• SELECTED PASSAGE:
··········

The earliest of the Scottish criminal records that have been preserved begin in the reign of James IV., about the year 1488. Mr Pitcairn, who has generously laid these early records before the public, not at the expense of the record commission but at his own, says of them, – "The books of adjournal and minute books of the supreme criminal tribunal of Scotland, as well as the records of the Justice Aires, &c. at these remote periods, were kept in an obscure forensic Latin. This circumstance, added to the well-known difficulty of deciphering the ordinary MSS. of these centuries, and the fact of the books now preserved being generally mere scrolls and memoranda, written with many contractions and evidently during the hurry of the court proceedings, have hitherto rendered the task of examining them, and presenting the public with the more important cases, a labour of a peculiarly irksome and repulsive kind." We do not doubt it, and hence our gratitude to Mr Pitcairn, for not only deciphering these discouraging manuscripts, but translating the Latin into English. Those indeed who, like ourselves, have perused his volumes – if any other person has perused them – owe a double debt of gratitude to Mr Pitcairn; for he has enabled us to read, in excellent type, what we would otherwise have had to decipher in distressing MS., and he has given us the means of pursuing the task of research by our own fireside, instead of in the interior of the Register House; while we have the satisfaction to feel, in perusing his quartos, that the number of people to whom, in common with ourselves, they have laid the field open, is a very limited one indeed – so limited, that we shall consider every quotation we make from his volumes as select and valuable as if we were able to subjoin MS. penes auct. to it.
The earliest of these translations from the old Latin records contain the minutes of circuit courts on the Borders. The entries are as like each other as those of a police charge book. Plunder of cattle is the perpetual theme, and the quantity of business done by individuals is sometimes startling. Here is an ordinary specimen: —
"Walter Scott of Howpaslot, allowed to compound for treasonably bringing in William Scott, called Gyde, John his brother, and other traitors of Levyn, to the Hereship of Harehede. Item, for theftuously and treasonably resetting of Henry Scott and other traitors of Levyn: item, for the treasonable stouthrief of forty oxen and cows, and two hundred sheep, from the tenants of Harehede, at the same time. Robert Scott of Quhitchester became surety for his entry at the next Justice Aire."
Such were the gentry who, in the words of the namesake of Howpaslot,
"Drove the beeves that made their broth,
From England and from Scotland both."
Another entry like the former, containing more names that will sound not unfamiliar, may be given as a further specimen. The two, from their similarity, will satisfy the reader that it would tend little to edification to make a more extensive selection.

··········

• DATASET EXTRACT:
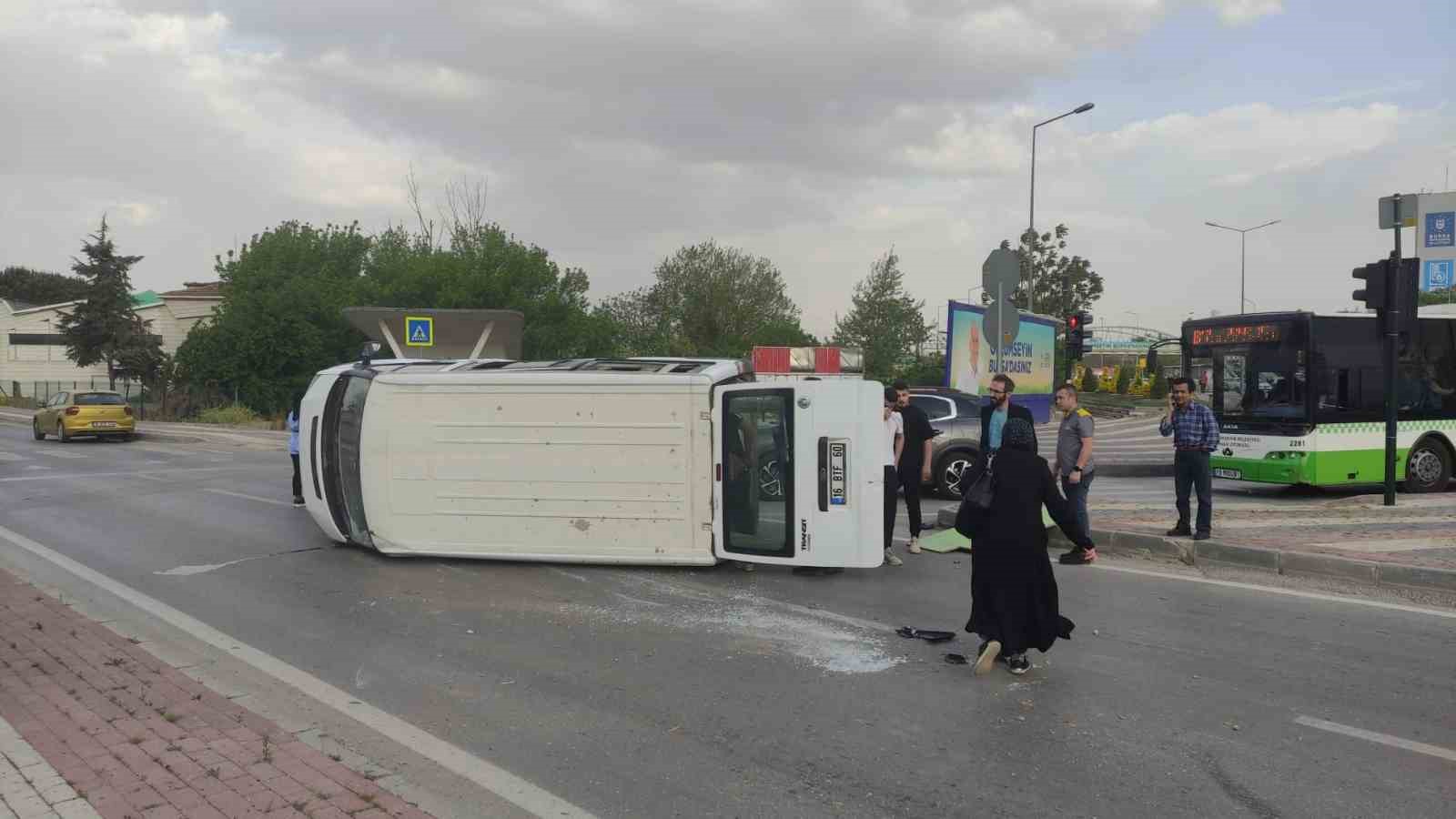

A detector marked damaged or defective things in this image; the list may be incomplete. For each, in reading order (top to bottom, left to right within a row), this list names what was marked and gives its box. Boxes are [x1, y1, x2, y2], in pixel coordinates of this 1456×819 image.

overturned white van [297, 351, 888, 568]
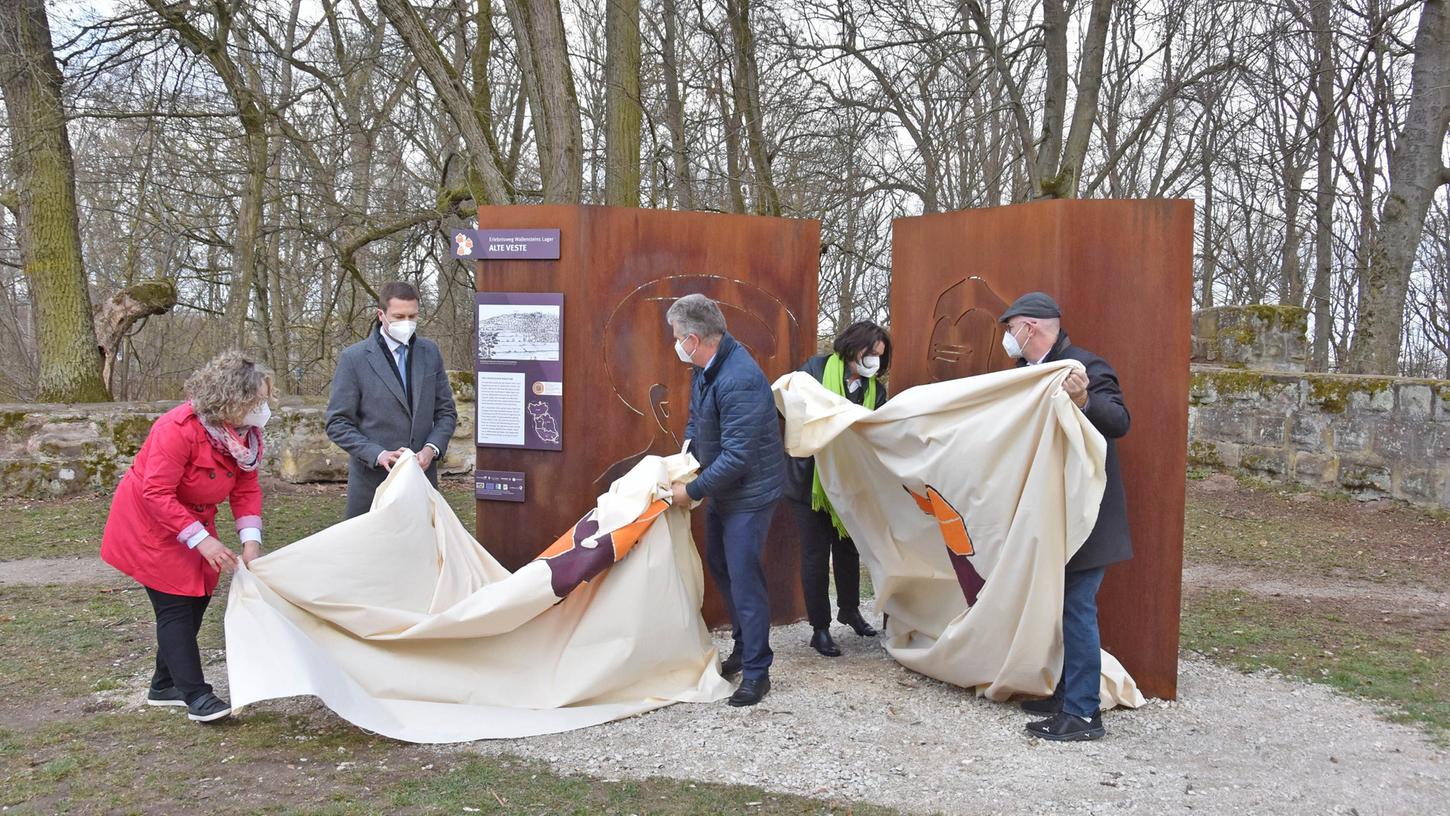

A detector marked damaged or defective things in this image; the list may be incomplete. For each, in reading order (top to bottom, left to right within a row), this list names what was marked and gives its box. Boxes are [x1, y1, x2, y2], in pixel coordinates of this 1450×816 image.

rusty steel panel [472, 204, 817, 626]
rusty steel panel [887, 201, 1194, 698]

··········

• GOAL OF THE EXERCISE: According to the text on early Scottish criminal records, in roughly what year do the earliest preserved records begin?

• RESPONSE BELOW: About 1488, in the reign of James IV.